Sponges
Cnidarian
Mollusks
Arthropods
Echinoderms
100

These specialized cells create water currents and capture food in sponges.

What are choanocytes?

100

The two body forms of cnidarians.

What are the polyp (sessile) and medusa (free-swimming) forms?

100

The major shell differences among mollusk classes.

Bivalves have two shells, gastropods one spiral shell, cephalopods reduced or internal shells.

100

A hard external covering that protects and supports arthropods.

What is an exoskeleton?

100

How sea stars and sea urchins feed differently.

Sea stars evert their stomachs to digest prey; sea urchins graze using Aristotle’s lantern

200

How sponges benefit their surrounding ecosystems.

What is filtering water, cycling nutrients, and providing habitats for other organisms?

200

These stinging cells are unique to cnidarians.

What are cnidocytes?

200

How cephalopods move.

By jet propulsion, expelling water through a siphon.

200

The medical importance of horseshoe crab blood.

It’s used to detect bacterial contamination (LAL test) in medical equipment.

200

The system that moves water through canals for locomotion and feeding.

What is the water vascular system?

300

The three main types of sponges, based on their skeletal composition.

What are calcareous sponges (calcium carbonate), glass sponges (silica), and demosponges (spongin and/or silica)?

300

Class of true jellyfish

What is Scyphozoa?

300

A tongue-like structure used for scraping or feeding

What is a radula?

300

The advantage of having planktonic larvae.

It disperses offspring and reduces competition with adults.

300

How echinoderms move.

By using tube feet powered by the water vascular system.

400

Sponges lack these structures found in most other animals, making them the simplest multicellular organisms.

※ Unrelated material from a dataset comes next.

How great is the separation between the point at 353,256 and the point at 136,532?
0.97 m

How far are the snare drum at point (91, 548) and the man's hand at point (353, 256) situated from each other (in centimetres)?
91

What are true tissues and organs?

400

Class of box jellies with complex eyes and potent venom.

What is Cubozoa?

400

The mechanism cephalopods use to blend in with their surroundings

Chromatophores

400

Functions of arthropod appendages.

For feeding, locomotion, defense, sensing, and reproduction.

400

Name one echinoderm that burrows into sand and one that crawls on reefs.

Sand dollar or sea cucumber (burrows) and sea star or sea urchin (crawls).

500

What part of the sponge allows water to exit the body?

What is the osculum?

500

How corals and anemones affect marine ecosystems.

They build reefs, provide habitat and biodiversity, and support symbiosis with algae.

500

Function of the foot in bivalves.

It’s used for digging or anchoring into sediment.

500

How barnacles feed differently from other arthropods

Filter feeders using cirri to capture plankton.

500

Features that make echinoderms unique

Radial symmetry (as adults), endoskeleton, tube feet, and regenerative abilities.